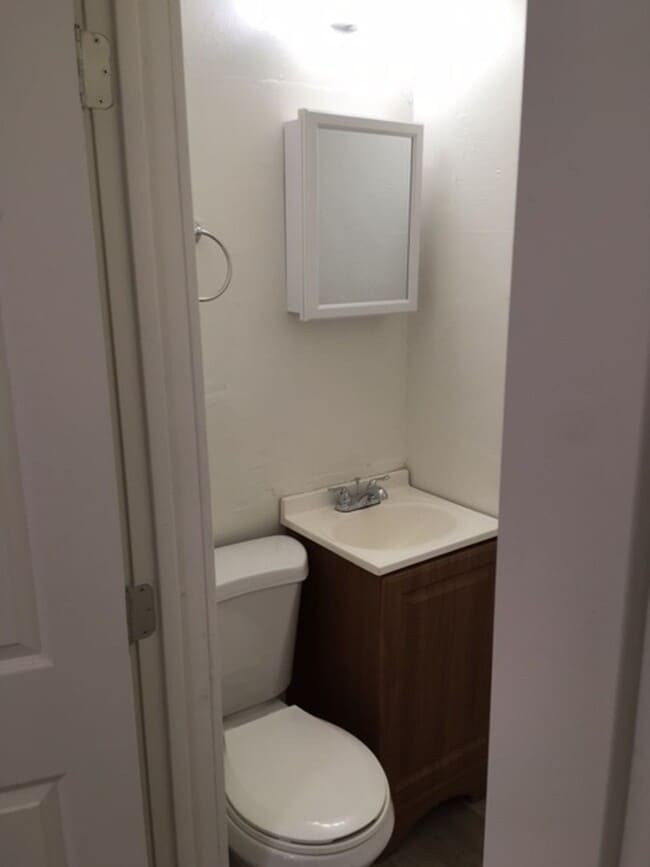 Building Photo - 1103 Sierra Blvd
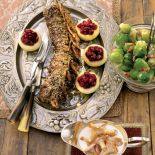 Jagnięcy comber z sosem z kurek i pieczonymi jabłkami z żurawiną.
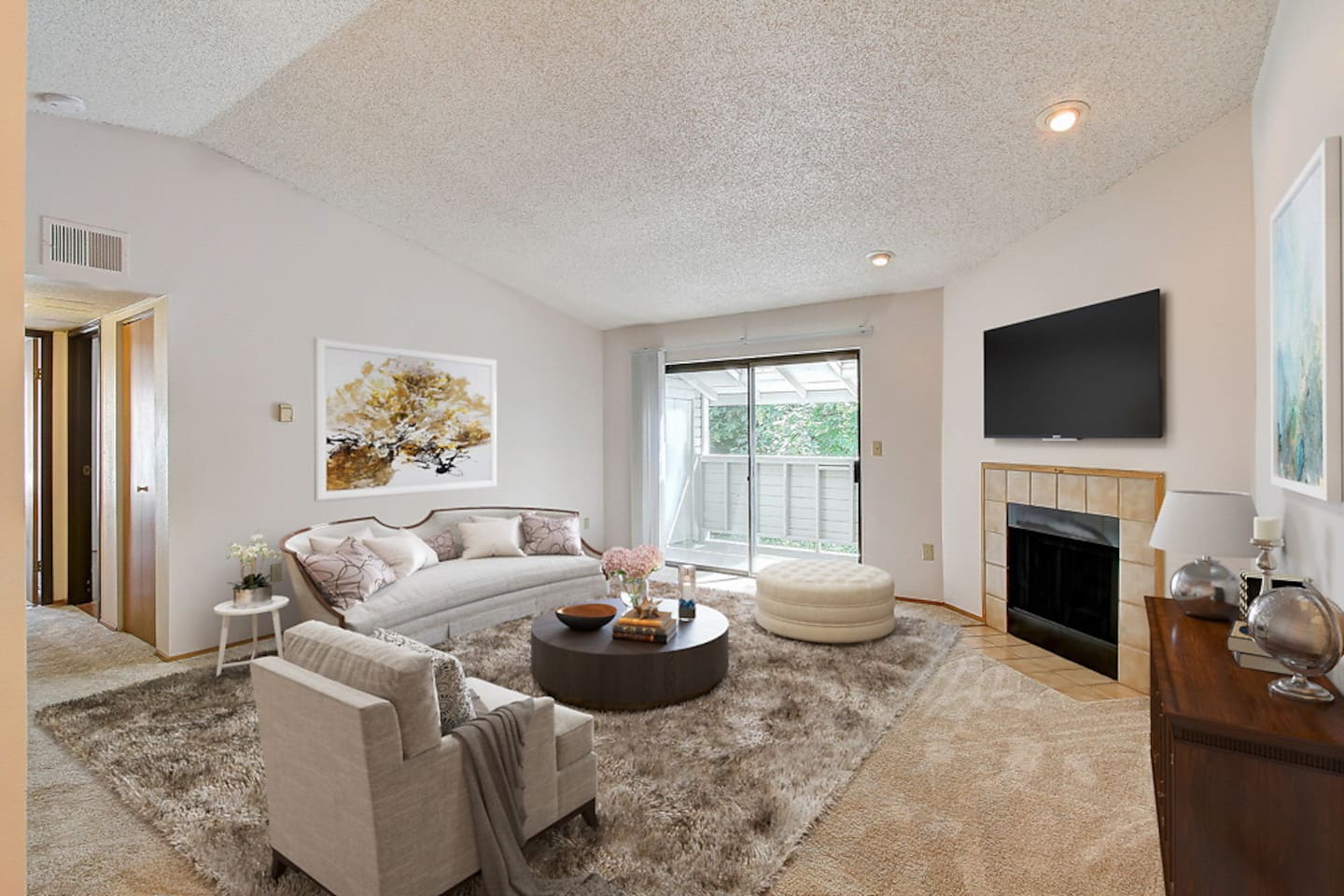 , an Airbnb-friendly apartment in Bellevue, WA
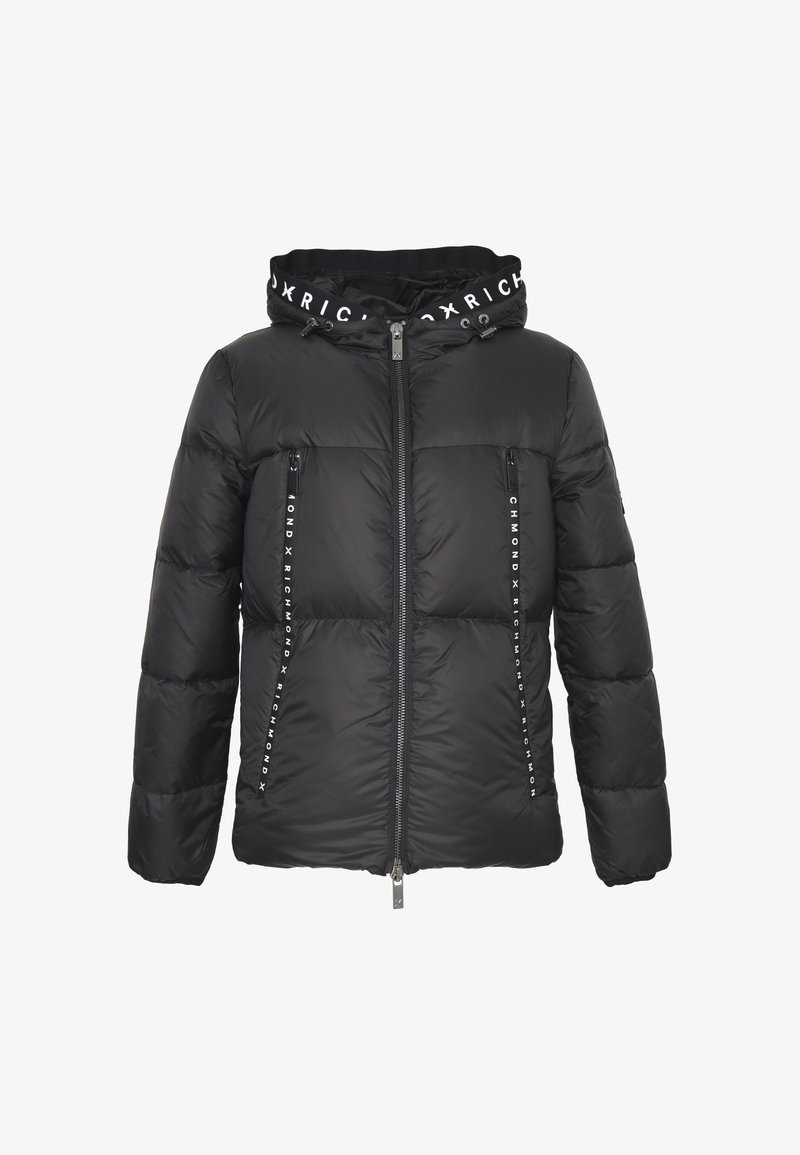 Giacca nera imbottita con zip frontale, cappuccio e dettagli con logo. Presenta due tasche con zip e una texture liscia.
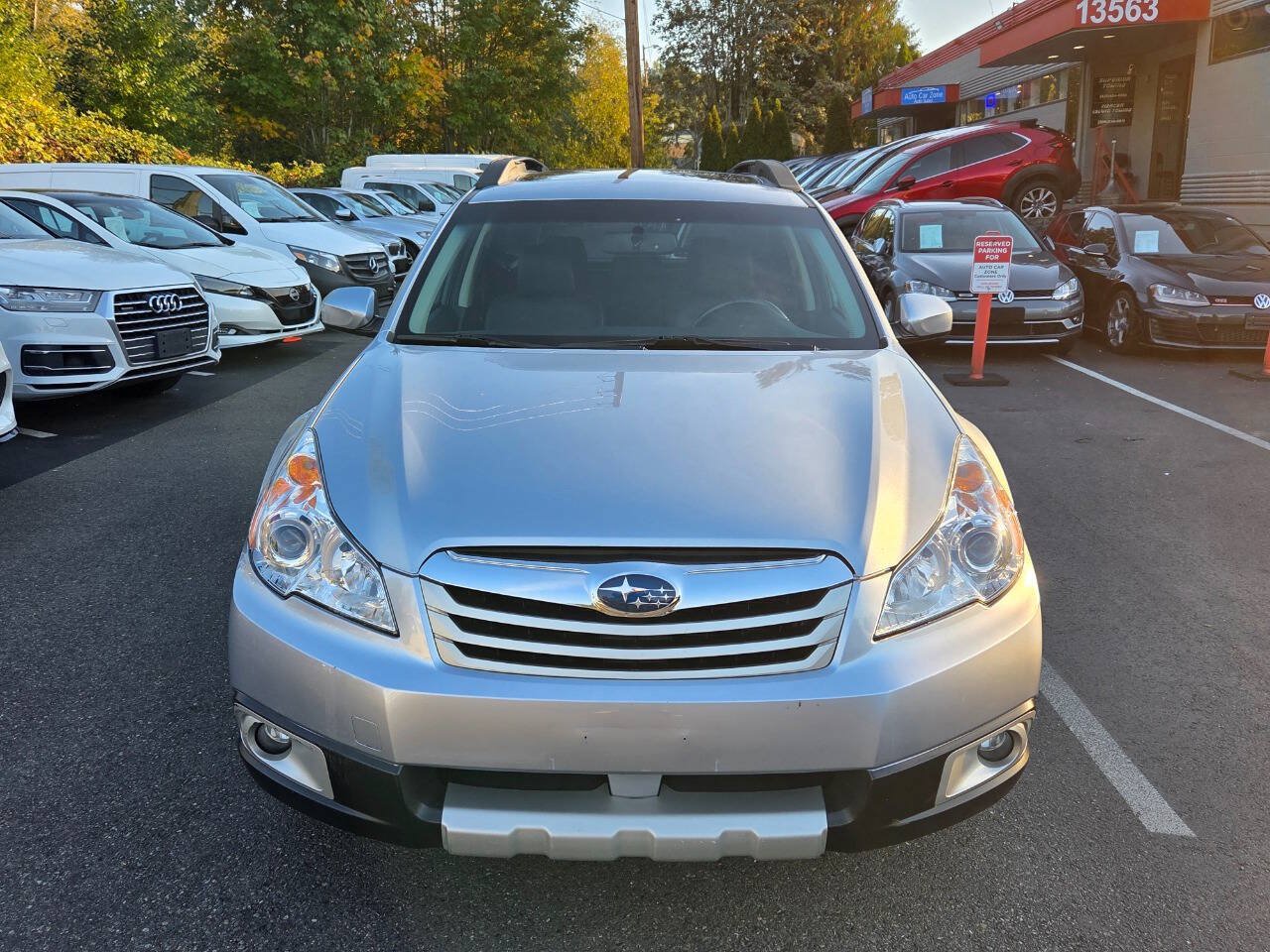 Used 2012 Subaru Outback 3.6R Limited AWD/4WD image 2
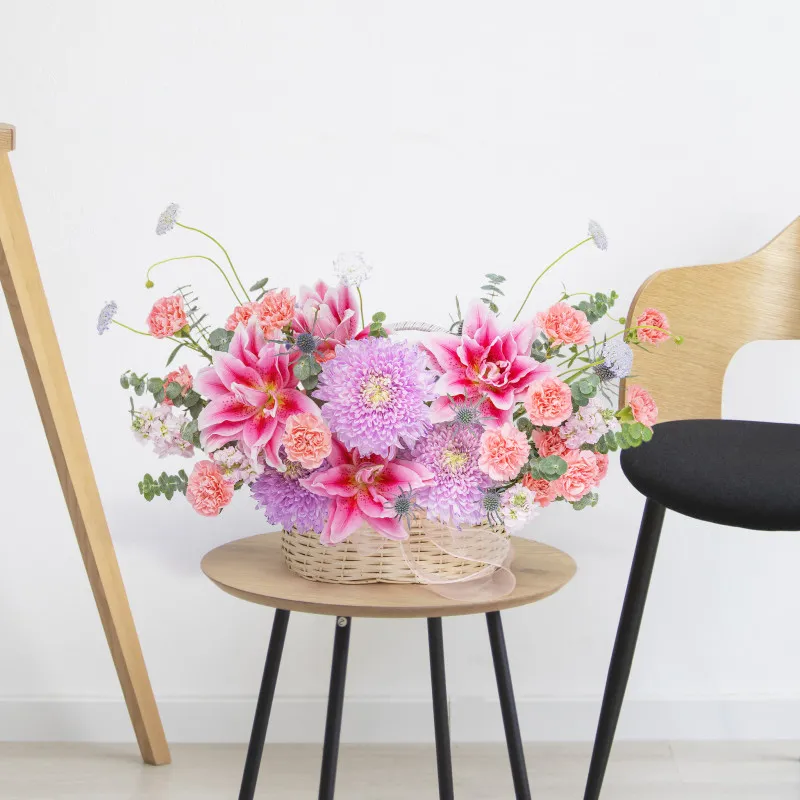 Giỏ hoa ly hồng kết hợp cùng cúc mẫu đơn và cẩm chướng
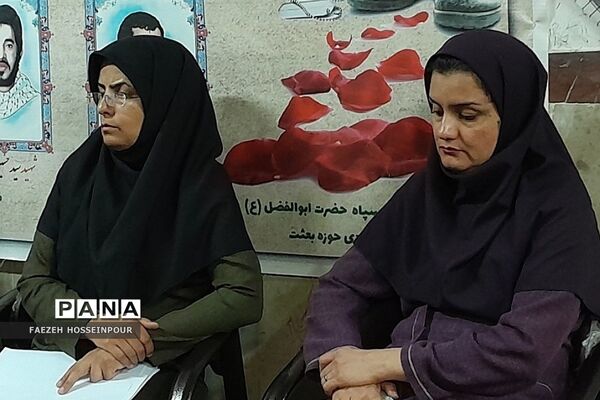 برگزاری همایش انگیزشی «بهترین خودت باش» ویژه دانش‌آموزان کنکوری در دبیرستان حکمت
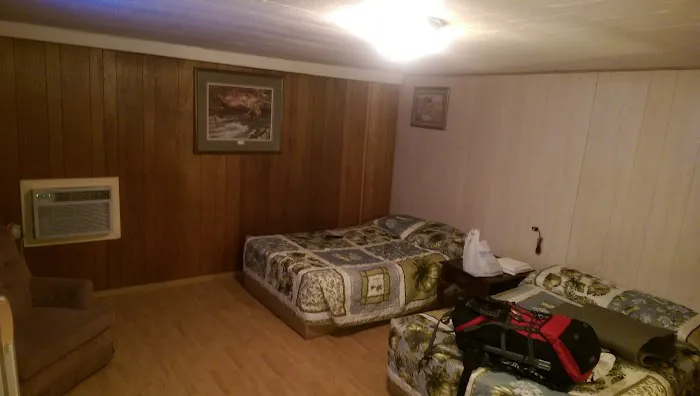 Arrowhead Motel & Campground 10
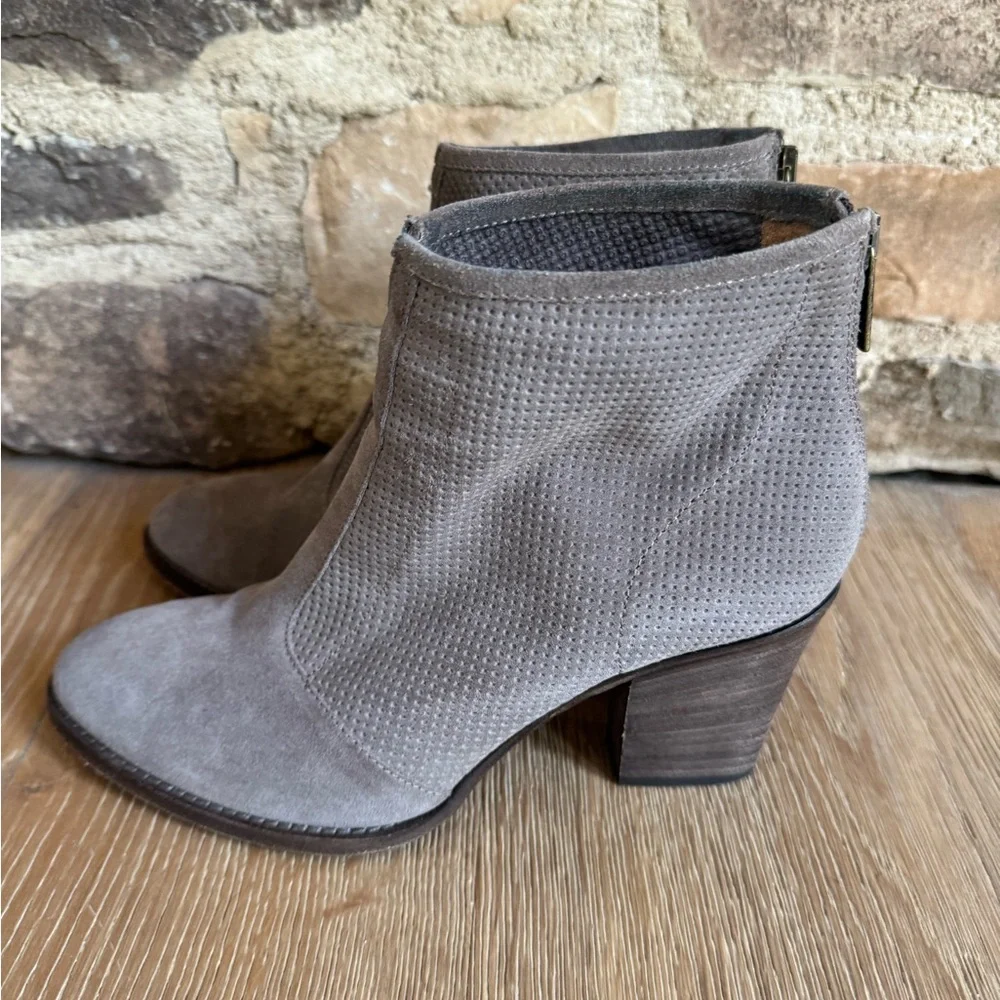 Aquatalia Faris Waterproof Suede perforated BOHO booties sz8 pricefirm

What is required:
Transcribe each entry precisely as given, leaving the pictures out.

Answer area:
 Building Photo - 1103 Sierra Blvd
 Jagnięcy comber z sosem z kurek i pieczonymi jabłkami z żurawiną.
 , an Airbnb-friendly apartment in Bellevue, WA
 Giacca nera imbottita con zip frontale, cappuccio e dettagli con logo. Presenta due tasche con zip e una texture liscia.
 Used 2012 Subaru Outback 3.6R Limited AWD/4WD image 2
 Giỏ hoa ly hồng kết hợp cùng cúc mẫu đơn và cẩm chướng
 برگزاری همایش انگیزشی «بهترین خودت باش» ویژه دانش‌آموزان کنکوری در دبیرستان حکمت
 Arrowhead Motel & Campground 10
 Aquatalia Faris Waterproof Suede perforated BOHO booties sz8 pricefirm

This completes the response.